Here is the additional output in 4 shots:

/data1/home/miniconda3/envs/tfew/lib/python3.7/site-packages/pytorch_lightning/trainer/data_loading.py:429: UserWarning: The number of training samples (1) is smaller than the logging interval Trainer(log_every_n_steps=4). Set a lower value for log_every_n_steps if you want to see logs for the training epoch.
  f"The number of training samples ({self.num_training_batches}) is smaller than the logging interval"
Epoch 29:  88%|███████████████████████████████████████████████████████████████         | 7/8 [00:02<00:00,  2.79it/s, loss=2.14, v_num=0]
{"AUC": 0.4852150537634409, "PR": 0.30854919126142144, "micro_f1": 0.5436893203883495, "macro_f1": 0.5013904624575136, "accuracy": 0.5436893203883495, "num": 103, "num_steps": -1, "score_gt": 0.48910640975804004, "score_cand": 0.5233835757357402}

Stored new best metric ['AUC'] with values [0.4852150537634409] at step 29.
Epoch 29: 100%|████████████████████████████████████████████████████████████████████████| 8/8 [00:03<00:00,  2.66it/s, loss=2.14, v_num=0]
stefanhgm commented 7 months ago

Hi @EdgedSquirrels ,

sorry for the late reply.
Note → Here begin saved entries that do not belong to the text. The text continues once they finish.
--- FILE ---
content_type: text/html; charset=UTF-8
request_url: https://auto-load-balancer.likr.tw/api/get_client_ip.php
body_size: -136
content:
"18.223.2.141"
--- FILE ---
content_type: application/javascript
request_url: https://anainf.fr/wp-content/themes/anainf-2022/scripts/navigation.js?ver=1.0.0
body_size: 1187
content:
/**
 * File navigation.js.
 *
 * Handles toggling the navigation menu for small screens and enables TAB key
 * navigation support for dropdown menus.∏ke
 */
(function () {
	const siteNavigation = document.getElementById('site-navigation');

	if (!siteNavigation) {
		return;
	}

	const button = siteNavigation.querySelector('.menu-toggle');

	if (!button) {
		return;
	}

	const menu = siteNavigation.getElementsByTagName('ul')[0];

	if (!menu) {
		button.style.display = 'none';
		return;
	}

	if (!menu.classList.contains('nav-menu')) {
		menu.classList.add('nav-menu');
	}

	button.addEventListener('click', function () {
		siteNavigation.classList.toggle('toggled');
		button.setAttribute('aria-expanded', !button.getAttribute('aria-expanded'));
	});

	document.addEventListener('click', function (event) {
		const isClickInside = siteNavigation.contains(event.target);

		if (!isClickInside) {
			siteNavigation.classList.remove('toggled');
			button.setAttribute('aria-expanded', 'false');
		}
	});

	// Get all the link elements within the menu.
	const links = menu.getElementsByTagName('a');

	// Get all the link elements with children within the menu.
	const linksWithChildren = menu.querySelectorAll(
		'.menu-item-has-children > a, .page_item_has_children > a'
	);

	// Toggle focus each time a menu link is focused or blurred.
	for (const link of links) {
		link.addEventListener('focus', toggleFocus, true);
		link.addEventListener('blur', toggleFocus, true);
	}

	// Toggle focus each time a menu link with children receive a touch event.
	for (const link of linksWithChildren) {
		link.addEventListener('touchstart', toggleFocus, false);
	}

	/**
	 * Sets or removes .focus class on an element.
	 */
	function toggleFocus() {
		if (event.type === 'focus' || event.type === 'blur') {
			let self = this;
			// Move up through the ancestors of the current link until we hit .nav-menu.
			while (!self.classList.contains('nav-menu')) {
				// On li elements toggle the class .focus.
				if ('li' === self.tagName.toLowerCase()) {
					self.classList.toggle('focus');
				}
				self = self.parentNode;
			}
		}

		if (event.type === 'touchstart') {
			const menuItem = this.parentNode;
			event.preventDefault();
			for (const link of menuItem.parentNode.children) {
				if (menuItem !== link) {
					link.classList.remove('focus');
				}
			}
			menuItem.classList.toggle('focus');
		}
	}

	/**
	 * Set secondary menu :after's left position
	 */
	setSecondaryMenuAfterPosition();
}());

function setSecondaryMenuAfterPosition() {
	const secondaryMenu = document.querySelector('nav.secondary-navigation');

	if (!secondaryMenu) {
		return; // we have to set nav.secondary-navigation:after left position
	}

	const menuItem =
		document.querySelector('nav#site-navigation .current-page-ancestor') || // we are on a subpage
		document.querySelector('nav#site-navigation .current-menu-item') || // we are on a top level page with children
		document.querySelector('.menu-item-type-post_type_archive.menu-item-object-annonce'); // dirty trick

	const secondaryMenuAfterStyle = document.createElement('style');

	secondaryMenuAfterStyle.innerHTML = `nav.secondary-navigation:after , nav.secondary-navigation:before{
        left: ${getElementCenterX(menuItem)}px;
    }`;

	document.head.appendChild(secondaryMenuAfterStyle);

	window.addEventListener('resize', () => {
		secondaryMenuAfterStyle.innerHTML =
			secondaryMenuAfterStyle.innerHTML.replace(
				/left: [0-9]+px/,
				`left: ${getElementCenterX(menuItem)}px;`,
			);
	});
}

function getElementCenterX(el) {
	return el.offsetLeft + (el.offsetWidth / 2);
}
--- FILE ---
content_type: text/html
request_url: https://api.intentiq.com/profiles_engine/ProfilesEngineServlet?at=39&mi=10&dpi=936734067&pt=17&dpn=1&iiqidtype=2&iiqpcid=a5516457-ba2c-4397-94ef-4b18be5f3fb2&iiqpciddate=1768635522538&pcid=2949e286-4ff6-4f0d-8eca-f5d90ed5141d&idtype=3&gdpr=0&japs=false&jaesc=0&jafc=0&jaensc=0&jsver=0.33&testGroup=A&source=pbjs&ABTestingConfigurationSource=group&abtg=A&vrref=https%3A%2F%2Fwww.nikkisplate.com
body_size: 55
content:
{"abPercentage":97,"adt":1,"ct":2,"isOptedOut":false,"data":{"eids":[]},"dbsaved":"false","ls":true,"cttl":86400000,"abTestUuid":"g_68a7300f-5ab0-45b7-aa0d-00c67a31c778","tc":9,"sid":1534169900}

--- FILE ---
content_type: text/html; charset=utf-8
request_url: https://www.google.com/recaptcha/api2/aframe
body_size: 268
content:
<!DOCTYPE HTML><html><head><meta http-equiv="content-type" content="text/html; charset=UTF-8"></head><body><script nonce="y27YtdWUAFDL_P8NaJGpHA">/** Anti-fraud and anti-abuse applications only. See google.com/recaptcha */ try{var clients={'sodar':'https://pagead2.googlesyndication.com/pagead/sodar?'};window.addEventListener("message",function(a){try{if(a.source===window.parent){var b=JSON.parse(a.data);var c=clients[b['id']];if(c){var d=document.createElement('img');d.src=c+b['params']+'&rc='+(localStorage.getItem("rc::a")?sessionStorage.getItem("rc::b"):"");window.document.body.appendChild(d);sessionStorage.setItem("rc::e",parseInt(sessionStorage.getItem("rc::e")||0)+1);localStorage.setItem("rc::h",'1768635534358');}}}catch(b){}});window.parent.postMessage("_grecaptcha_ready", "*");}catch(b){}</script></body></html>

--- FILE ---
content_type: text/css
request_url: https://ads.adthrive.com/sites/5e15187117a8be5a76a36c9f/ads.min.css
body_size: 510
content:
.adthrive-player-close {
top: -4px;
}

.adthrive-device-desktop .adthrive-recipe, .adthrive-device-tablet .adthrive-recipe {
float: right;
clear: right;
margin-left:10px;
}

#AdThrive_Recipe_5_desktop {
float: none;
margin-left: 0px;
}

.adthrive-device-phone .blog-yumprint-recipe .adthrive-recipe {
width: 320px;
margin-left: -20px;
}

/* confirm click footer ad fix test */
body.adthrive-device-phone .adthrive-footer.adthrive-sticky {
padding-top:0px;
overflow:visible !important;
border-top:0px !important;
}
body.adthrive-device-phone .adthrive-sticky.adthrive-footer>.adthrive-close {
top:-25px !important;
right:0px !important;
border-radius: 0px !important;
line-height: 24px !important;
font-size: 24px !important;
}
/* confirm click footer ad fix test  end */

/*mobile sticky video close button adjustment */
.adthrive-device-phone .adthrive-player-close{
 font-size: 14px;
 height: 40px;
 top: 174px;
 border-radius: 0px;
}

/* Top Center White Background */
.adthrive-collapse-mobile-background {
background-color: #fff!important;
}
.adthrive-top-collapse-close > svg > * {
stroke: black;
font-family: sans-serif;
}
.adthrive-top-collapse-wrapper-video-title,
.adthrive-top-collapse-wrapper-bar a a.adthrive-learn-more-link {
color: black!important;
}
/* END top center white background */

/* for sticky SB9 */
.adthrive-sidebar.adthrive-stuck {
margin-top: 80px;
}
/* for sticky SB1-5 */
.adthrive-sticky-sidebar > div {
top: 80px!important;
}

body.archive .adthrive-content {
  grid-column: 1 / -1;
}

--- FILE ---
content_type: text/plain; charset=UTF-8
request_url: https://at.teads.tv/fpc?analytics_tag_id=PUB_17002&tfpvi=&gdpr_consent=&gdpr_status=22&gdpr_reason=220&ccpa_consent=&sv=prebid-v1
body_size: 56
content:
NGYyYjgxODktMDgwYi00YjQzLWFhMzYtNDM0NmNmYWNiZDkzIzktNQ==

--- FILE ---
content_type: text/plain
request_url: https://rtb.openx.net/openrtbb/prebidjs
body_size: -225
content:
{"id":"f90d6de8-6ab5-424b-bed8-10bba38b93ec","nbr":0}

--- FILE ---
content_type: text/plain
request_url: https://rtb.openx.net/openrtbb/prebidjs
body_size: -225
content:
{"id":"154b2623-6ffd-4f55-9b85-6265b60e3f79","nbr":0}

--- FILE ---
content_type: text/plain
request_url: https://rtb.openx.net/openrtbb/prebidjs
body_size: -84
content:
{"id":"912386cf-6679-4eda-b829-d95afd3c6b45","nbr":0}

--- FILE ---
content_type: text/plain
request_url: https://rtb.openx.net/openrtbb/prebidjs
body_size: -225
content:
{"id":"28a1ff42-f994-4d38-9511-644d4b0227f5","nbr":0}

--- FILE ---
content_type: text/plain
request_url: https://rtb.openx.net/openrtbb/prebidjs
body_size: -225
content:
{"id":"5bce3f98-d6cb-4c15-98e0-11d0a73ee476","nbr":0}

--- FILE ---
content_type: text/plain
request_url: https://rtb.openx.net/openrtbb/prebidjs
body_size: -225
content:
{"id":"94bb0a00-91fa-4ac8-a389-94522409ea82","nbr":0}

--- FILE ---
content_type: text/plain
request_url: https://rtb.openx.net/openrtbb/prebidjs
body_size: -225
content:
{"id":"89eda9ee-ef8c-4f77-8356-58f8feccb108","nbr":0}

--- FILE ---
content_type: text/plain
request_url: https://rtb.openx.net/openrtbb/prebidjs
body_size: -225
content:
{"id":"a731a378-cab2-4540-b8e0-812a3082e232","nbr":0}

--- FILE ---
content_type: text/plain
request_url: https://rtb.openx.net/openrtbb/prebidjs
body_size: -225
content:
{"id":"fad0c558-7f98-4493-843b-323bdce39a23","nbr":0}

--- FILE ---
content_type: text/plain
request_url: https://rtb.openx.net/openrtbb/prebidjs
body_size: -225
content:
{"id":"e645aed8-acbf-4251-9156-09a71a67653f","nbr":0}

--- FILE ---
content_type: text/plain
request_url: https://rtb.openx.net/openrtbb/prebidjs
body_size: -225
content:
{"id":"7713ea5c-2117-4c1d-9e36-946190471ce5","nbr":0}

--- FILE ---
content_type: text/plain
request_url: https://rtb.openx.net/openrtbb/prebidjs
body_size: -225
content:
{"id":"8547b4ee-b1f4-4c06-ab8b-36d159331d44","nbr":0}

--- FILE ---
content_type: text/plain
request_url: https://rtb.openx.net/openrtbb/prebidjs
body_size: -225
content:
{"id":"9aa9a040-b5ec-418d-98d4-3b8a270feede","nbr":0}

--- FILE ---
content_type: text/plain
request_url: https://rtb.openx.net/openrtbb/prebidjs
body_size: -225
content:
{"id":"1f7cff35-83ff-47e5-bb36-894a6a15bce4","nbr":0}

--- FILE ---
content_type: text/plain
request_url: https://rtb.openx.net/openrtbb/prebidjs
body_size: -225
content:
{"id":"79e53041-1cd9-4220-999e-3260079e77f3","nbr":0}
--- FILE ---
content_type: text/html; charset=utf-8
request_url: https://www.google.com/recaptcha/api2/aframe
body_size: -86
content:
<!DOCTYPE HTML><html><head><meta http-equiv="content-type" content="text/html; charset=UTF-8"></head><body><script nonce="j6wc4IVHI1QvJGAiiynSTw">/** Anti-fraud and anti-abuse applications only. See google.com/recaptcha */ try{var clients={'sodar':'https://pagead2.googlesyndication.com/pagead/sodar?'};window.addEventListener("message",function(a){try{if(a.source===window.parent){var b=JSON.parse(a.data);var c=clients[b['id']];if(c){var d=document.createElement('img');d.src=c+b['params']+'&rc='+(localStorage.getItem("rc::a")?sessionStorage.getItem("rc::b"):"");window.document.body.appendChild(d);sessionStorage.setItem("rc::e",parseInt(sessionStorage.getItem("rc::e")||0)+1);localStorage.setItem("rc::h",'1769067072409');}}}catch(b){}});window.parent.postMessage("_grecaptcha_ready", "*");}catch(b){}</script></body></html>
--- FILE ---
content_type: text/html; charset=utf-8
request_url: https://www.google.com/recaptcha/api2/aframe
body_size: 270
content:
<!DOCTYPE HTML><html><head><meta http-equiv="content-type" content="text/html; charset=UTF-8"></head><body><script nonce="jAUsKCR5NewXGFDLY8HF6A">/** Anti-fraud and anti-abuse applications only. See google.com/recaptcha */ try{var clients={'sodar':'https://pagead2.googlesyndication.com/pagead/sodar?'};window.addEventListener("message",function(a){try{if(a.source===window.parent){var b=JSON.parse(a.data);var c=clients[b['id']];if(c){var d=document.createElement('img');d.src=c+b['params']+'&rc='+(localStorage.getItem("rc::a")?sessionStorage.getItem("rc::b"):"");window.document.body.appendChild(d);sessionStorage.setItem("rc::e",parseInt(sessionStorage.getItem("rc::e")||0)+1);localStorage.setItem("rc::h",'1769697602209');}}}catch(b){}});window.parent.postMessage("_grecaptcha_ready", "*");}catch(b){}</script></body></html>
It took me some more time to look into this.

Basically, there is another option you have to set in the code of the running script which I did not specify properly. In few-shot-pretrained-100k.sh you have to remove the comments for Zero-Shot and comment out the Few-Shot portion. Sorry for not making this clear in the readme like this:

      # Zero-shot
      eval_before_training=True
      num_steps=0
      # Few-shot
      # eval_before_training=False
      # num_steps=$(( 30 * ($num_shot / $train_batch_size)))
      # eval_epoch_interval=30

Please let me know if this works for you!

EdgedSquirrels commented 7 months ago

Hi @stefanhgm ,

It works for me. Thanks for your help!